On Wednesday evening, Fox News’ Tucker Carlson made the case that President Trump’s aversion to NATO was well-founded, arguing that American troops should never be put in harm’s way to prevent the invasion of a small country like Montenegro.
It’s a relatively poor place. It has no critical natural resources and limited strategic significance. From an American perspective, Montenegro is not an important country. Yet suddenly, because of an act of our Congress, Montenegro has great significance to every American. Since last year, the country has been a member of the NATO alliance. That means that if Montenegro ever finds itself in a war, our military is pledged to defend it. That is called the defense guarantee. Defense guarantees don’t sound like a big deal until suddenly they are. That’s how the First World War started. 37 million casualties later, the world began to rethink the wisdom of treaties like that. … The U.S. has to defend Montenegro? What? Why is that? Is there a good reason? Let’s hear it. … Do we really plan to defend Montenegro or many of the other NATO members? How about Estonia? How about Slovakia? Are you ready to have your kids die in those countries?
Now, this is a fine isolationist argument, so far as it goes. But what criteria would make a country worthy of American defense?

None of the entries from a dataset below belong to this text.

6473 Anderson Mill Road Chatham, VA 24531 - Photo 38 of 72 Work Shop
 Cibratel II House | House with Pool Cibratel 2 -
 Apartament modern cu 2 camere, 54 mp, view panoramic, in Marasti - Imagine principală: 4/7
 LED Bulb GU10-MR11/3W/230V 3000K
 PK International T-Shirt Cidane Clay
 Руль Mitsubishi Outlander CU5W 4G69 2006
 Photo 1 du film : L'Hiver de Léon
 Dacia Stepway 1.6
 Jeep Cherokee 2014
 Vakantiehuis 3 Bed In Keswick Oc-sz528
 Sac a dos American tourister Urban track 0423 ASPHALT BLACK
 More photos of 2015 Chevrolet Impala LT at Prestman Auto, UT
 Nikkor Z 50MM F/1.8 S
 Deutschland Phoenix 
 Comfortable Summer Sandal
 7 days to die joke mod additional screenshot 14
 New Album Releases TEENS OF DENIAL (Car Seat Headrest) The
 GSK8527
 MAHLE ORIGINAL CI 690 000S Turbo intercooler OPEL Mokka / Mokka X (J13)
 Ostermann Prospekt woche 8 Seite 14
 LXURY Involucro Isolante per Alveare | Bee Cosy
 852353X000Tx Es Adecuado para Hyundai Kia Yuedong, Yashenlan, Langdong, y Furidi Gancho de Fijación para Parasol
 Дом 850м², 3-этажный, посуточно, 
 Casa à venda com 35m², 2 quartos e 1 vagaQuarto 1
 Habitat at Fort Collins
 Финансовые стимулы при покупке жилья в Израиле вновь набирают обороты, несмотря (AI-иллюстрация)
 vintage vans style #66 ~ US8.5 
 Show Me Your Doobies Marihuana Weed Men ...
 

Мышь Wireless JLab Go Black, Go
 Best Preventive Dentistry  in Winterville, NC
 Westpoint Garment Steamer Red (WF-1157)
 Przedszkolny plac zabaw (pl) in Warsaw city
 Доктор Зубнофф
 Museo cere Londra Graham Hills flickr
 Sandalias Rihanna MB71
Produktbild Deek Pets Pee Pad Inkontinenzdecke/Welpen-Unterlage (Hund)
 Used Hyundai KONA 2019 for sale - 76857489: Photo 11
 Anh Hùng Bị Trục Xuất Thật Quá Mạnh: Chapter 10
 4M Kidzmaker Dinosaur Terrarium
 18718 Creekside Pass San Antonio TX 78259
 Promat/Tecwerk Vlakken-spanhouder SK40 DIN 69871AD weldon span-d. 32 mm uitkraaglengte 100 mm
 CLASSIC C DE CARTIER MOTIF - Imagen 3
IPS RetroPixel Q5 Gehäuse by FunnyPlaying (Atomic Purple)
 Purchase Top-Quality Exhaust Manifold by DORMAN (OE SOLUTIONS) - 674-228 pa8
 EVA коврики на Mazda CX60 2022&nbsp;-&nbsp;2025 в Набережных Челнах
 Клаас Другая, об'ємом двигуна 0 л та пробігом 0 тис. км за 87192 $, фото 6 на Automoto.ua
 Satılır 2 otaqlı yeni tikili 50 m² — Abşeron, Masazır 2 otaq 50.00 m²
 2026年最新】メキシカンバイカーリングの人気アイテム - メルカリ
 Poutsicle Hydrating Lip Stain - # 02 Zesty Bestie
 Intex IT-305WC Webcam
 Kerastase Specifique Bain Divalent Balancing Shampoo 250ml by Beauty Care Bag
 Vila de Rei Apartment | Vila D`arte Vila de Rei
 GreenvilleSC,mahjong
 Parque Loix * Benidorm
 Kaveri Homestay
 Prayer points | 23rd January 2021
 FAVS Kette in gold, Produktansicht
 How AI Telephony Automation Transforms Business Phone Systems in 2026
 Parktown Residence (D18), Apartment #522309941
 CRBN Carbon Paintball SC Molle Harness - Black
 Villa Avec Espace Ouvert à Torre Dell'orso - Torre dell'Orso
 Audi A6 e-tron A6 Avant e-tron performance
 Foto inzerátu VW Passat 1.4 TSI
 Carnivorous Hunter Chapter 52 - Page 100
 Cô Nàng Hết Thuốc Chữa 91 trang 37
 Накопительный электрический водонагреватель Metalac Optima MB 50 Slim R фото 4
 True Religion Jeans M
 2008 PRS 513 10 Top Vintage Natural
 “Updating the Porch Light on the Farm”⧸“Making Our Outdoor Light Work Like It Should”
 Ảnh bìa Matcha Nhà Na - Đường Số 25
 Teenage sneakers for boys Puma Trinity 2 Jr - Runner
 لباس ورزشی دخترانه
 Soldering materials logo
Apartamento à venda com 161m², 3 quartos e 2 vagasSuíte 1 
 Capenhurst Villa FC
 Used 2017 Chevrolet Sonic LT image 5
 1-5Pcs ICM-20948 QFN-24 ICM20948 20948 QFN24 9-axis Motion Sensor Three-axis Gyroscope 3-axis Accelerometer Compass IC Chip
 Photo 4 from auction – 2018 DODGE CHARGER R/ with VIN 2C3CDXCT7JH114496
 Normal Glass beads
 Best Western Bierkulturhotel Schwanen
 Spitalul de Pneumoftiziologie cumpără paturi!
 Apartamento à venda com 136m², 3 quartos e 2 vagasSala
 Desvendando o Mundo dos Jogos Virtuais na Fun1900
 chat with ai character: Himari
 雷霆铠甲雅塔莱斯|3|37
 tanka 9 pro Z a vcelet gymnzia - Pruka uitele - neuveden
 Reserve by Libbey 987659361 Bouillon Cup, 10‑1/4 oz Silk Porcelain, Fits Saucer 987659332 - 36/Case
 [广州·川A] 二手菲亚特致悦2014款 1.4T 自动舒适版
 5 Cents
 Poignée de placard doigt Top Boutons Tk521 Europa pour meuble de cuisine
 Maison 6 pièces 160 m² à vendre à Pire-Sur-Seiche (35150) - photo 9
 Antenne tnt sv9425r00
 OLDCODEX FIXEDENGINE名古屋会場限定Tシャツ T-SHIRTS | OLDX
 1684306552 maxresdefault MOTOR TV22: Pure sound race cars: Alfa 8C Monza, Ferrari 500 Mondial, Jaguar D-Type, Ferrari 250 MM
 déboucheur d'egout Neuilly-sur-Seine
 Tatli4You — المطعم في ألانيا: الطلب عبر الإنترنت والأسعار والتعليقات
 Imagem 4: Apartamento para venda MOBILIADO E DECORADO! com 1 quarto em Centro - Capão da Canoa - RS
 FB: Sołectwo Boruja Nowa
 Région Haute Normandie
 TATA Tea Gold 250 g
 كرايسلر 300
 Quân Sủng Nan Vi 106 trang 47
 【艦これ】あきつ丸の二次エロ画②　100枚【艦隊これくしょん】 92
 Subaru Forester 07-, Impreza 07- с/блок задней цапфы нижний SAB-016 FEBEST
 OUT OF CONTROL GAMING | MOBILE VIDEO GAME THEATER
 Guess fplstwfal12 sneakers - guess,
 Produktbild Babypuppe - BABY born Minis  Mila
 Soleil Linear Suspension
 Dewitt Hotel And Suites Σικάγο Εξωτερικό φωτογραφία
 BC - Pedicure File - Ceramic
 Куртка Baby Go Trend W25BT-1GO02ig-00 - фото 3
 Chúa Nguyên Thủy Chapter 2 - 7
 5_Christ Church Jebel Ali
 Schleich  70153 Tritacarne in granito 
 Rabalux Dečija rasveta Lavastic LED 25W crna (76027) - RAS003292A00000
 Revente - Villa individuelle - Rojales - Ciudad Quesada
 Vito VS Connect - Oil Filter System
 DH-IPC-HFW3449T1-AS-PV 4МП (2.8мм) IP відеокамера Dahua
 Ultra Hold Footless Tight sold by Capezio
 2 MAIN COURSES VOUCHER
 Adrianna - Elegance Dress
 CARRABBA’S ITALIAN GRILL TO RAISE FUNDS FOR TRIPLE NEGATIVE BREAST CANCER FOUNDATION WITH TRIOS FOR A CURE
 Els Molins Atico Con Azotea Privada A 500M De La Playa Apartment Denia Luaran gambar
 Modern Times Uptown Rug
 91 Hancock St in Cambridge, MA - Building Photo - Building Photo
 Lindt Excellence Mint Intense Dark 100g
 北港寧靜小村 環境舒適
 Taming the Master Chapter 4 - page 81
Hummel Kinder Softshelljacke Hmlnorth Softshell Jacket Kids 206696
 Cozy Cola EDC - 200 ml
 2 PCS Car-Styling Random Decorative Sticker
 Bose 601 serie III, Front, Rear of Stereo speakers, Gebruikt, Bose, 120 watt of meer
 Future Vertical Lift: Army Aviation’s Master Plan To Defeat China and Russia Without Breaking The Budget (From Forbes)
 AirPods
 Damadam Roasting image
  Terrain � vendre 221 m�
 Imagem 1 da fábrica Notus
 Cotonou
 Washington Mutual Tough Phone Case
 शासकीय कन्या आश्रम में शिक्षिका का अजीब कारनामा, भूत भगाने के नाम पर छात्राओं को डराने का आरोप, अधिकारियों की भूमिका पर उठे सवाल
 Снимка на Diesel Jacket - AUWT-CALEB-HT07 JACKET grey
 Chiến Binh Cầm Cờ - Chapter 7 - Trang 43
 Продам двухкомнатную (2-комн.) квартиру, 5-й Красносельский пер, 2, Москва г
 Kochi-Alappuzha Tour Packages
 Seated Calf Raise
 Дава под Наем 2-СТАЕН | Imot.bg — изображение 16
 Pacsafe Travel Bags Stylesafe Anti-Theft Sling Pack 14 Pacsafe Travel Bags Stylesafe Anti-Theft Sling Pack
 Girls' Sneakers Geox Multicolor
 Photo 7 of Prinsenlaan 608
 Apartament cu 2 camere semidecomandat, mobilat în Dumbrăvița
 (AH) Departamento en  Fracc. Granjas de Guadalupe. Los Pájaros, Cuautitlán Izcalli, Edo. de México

How about Austria and the Sudetenland in 1938? How about Czechoslovakia in 1939? How about Poland in 1939?
Now, it’s easy to say in retrospect that of course America should have intervened — we know now that Hitler was one of history’s greatest monsters, responsible for the systematic murder of millions. But Vladimir Putin, dictator of Russia, is a mass murderer as well, a man who essentially admits to murdering his political opponents, an admirer of the Soviet Union and a thug who has invaded two separate sovereign countries (Georgia and Ukraine) and turned a third into a sphere of influence (Syria).
What was so special about the Sudetenland, which was largely German? What was so special about Czechoslovakia, which was about a quarter German? What was so special about Poland or France or Britain for that matter?
Now, perhaps Tucker would argue that defense of France and Britain would have amounted to us staving off threats to American borders. But the U.S. didn’t join the war until after it was directly attacked by Japan and Germany declared war on us. Is that the model Tucker espouses?
As far as Tucker’s point about World War I, it’s misguided in two ways. First, the interlocking series of defense treaties actually destabilized the security arrangement in Europe because there was no hegemon. Instead, those treaties created a feeling of parity, and the foolish thought that one alliance could defeat the other. It’s important to remember that the United States was party to no mutual defense treaty before World War I. If the U.S. had been party to a mutual defense treaty with France, for example, it’s highly unlikely that Germany would have gone to war with Russia, since that would have brought the overwhelming might of the U.S. directly into the war.
Since World War II, NATO has prevented the outbreak of any cross-border European war in an area of the world that was war-torn for centuries. That’s because enemies of the United States know that if they attack a NATO member, they face down our scorn. So this isn’t about defending “little Montenegro.” This is about drawing lines in Europe so that the Russians won’t cross them. Very few countries would be worth spilling American blood on their own. But the pledge to take a hard stand prevents us from being drawn into wars as conflicts escalate — which is exactly what happened during World Wars I, II, Korea, and Vietnam.